Copy the college friendship post below word for word.

[PASSAGE TO READ]
※
Monday, April 25, 2011

You've got a friend in me

“Friends are people who know you, but like you anyway.” In the second part of my reflection series, I want to examine the social aspect of my college experience.
            In my first year, I had to make new friends for the first time in my life. And I am not kidding. I went to the same school as my two best friends for 13 years, so I never really had to forge out into the friendship seas by myself. I always had them to help me meet people and learn to love new people.
When I moved across the country without either of them, I was frightened and exhilarated. I got to be anyone I wanted without my friends there exposing all my secrets. I got to be a new friend who people discovered for themselves.
My first friend was my roommate, Niki. We drifted apart, but I certainly owe a lot to her. Without her, I would be eating meals by myself. She helped me to make friends with others and break out of my introvert shell.
One of my first memories of Niki is from the first night we moved in. We talked about the basics of our lives and showed each other pictures of those we loved back home. I was discovering a new person. I will always cherish that memory as the scariest and most thrilling night of the beginning of this journey.
Thinking about how I met my now best friends is like watching the beginning of a very familiar movie. Beginnings aren’t always exciting, but they are important. And I’ve learned that fate has an interesting effect on those beginnings we so often overlook.
In the first hall meeting, a sheet went around for us to put our names, our birthdays and our favorite candies on. I was one of the last people to get the sheet. As I scanned all the names and candies, I thought, “My future best friend could be in this very room.” Then one name caught my attention. Chelsea’s name was written in big loopy handwriting and her favorite candy was gummy bears, just like mine. I knew I had to meet her, and what do you know, I did. She is now one of my best friends.
My neighbor and future roommate, Kait, joined us shortly later to make an incredible friendship. Together we laugh, get mad and do all the things friends should do.
Along with Kait, Chelsea and Chelsea’s roommate, Laura, and her two friends, Jamie and Eugenia, we formed a good group of friends.
※
[INFORMATION PROVIDED]
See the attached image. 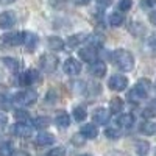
※
[EXERCISE SOLUTION]
Monday, April 25, 2011

You've got a friend in me

“Friends are people who know you, but like you anyway.” In the second part of my reflection series, I want to examine the social aspect of my college experience.
            In my first year, I had to make new friends for the first time in my life. And I am not kidding. I went to the same school as my two best friends for 13 years, so I never really had to forge out into the friendship seas by myself. I always had them to help me meet people and learn to love new people.
When I moved across the country without either of them, I was frightened and exhilarated. I got to be anyone I wanted without my friends there exposing all my secrets. I got to be a new friend who people discovered for themselves.
My first friend was my roommate, Niki. We drifted apart, but I certainly owe a lot to her. Without her, I would be eating meals by myself. She helped me to make friends with others and break out of my introvert shell.
One of my first memories of Niki is from the first night we moved in. We talked about the basics of our lives and showed each other pictures of those we loved back home. I was discovering a new person. I will always cherish that memory as the scariest and most thrilling night of the beginning of this journey.
Thinking about how I met my now best friends is like watching the beginning of a very familiar movie. Beginnings aren’t always exciting, but they are important. And I’ve learned that fate has an interesting effect on those beginnings we so often overlook.
In the first hall meeting, a sheet went around for us to put our names, our birthdays and our favorite candies on. I was one of the last people to get the sheet. As I scanned all the names and candies, I thought, “My future best friend could be in this very room.” Then one name caught my attention. Chelsea’s name was written in big loopy handwriting and her favorite candy was gummy bears, just like mine. I knew I had to meet her, and what do you know, I did. She is now one of my best friends.
My neighbor and future roommate, Kait, joined us shortly later to make an incredible friendship. Together we laugh, get mad and do all the things friends should do.
Along with Kait, Chelsea and Chelsea’s roommate, Laura, and her two friends, Jamie and Eugenia, we formed a good group of friends.